ABOUT THIS EXERCISE:
The answer must consist of each line below that holds the word "California", copied as it stands.

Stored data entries
● ● ● ●

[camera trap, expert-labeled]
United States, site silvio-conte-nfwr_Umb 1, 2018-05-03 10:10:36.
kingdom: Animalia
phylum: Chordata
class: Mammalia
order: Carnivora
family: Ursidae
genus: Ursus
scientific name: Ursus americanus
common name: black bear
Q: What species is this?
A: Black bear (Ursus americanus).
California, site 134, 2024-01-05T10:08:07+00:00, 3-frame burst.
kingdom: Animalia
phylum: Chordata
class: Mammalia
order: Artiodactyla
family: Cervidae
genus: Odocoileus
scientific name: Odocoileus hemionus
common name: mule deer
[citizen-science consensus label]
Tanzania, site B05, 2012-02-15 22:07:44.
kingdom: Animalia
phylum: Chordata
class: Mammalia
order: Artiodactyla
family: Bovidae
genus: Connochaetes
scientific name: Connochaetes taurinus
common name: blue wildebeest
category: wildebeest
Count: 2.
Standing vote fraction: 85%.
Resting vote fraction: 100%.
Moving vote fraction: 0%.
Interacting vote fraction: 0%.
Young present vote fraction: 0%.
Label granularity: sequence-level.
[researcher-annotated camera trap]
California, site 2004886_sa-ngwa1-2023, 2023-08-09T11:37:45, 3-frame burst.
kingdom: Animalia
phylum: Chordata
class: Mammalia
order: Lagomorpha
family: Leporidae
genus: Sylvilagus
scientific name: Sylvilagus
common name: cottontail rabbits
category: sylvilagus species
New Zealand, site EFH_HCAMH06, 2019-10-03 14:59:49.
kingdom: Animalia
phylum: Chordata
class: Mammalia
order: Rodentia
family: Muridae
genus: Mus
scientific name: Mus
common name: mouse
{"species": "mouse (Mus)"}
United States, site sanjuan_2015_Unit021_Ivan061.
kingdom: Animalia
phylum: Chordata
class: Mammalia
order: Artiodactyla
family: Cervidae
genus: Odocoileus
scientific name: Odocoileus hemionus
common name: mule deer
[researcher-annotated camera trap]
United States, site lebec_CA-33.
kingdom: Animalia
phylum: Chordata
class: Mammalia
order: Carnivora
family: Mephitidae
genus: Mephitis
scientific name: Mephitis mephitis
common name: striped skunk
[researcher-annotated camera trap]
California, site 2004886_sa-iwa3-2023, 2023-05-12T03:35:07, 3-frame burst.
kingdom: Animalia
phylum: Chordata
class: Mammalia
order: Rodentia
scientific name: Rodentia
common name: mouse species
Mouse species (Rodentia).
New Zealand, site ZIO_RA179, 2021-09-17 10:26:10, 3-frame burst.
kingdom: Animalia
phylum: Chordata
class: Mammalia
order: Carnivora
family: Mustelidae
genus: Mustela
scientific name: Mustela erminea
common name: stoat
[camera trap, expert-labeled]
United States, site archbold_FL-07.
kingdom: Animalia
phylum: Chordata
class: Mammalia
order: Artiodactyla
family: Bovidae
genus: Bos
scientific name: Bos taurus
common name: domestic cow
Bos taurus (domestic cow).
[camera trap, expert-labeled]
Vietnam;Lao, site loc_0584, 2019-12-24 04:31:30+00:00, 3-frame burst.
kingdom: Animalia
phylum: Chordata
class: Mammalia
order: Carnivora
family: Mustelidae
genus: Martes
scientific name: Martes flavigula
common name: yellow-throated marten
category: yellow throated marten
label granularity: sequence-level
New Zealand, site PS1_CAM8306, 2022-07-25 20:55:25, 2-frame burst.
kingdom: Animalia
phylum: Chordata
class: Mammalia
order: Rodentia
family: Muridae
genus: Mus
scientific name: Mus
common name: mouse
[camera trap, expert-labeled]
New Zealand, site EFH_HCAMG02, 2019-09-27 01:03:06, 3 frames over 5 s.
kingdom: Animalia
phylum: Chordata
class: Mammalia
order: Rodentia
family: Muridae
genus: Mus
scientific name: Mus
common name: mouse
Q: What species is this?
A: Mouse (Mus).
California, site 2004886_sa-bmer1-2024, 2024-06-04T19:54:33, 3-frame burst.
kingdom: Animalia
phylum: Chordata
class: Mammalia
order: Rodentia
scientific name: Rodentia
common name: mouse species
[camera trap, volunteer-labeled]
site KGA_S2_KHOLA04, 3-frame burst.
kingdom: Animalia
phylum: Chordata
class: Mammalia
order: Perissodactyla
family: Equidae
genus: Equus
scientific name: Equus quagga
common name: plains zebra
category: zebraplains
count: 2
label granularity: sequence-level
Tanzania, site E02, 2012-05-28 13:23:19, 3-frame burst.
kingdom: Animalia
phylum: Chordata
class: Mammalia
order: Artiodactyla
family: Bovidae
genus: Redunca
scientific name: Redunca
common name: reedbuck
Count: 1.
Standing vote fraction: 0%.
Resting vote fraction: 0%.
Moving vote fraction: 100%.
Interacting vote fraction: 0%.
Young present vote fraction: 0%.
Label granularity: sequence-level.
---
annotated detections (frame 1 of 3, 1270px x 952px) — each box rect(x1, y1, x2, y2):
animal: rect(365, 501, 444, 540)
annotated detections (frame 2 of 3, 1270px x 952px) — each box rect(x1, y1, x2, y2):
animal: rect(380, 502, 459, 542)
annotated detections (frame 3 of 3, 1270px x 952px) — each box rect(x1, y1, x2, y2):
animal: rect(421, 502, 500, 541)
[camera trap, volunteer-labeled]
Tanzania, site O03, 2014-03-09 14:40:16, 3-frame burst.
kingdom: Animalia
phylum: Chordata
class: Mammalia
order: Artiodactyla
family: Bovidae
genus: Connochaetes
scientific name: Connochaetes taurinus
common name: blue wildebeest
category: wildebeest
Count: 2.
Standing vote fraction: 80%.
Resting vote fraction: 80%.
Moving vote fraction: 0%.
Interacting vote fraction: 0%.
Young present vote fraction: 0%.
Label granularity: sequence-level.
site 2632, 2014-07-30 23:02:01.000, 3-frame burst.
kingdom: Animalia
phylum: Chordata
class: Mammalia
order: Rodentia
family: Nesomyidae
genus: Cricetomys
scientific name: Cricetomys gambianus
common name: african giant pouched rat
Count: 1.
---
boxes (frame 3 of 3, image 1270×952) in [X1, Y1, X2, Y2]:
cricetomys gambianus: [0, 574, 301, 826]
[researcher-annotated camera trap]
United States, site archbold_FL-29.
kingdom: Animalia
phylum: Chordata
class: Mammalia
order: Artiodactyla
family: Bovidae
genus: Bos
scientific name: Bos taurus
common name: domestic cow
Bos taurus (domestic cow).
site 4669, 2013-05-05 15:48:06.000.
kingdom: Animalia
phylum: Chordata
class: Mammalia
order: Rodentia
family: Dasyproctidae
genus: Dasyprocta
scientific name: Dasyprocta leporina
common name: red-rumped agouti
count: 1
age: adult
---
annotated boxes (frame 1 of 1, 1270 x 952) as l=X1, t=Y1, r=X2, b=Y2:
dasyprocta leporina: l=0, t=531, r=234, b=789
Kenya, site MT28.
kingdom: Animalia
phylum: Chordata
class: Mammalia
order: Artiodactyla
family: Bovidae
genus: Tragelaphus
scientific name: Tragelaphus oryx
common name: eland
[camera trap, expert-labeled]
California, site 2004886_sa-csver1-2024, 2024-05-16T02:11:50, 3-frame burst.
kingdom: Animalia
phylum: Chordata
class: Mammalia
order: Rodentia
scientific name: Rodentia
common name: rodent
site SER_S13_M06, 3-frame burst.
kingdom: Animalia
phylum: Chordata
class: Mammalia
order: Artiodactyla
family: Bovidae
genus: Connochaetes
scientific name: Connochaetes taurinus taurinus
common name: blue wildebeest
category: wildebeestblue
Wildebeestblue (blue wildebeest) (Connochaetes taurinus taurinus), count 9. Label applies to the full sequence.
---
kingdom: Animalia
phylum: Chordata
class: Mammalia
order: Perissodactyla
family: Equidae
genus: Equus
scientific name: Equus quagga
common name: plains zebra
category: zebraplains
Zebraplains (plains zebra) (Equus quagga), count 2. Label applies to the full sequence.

● ● ● ●

WORKED SOLUTION:
California, site 134, 2024-01-05T10:08:07+00:00, 3-frame burst.
California, site 2004886_sa-ngwa1-2023, 2023-08-09T11:37:45, 3-frame burst.
California, site 2004886_sa-iwa3-2023, 2023-05-12T03:35:07, 3-frame burst.
California, site 2004886_sa-bmer1-2024, 2024-06-04T19:54:33, 3-frame burst.
California, site 2004886_sa-csver1-2024, 2024-05-16T02:11:50, 3-frame burst.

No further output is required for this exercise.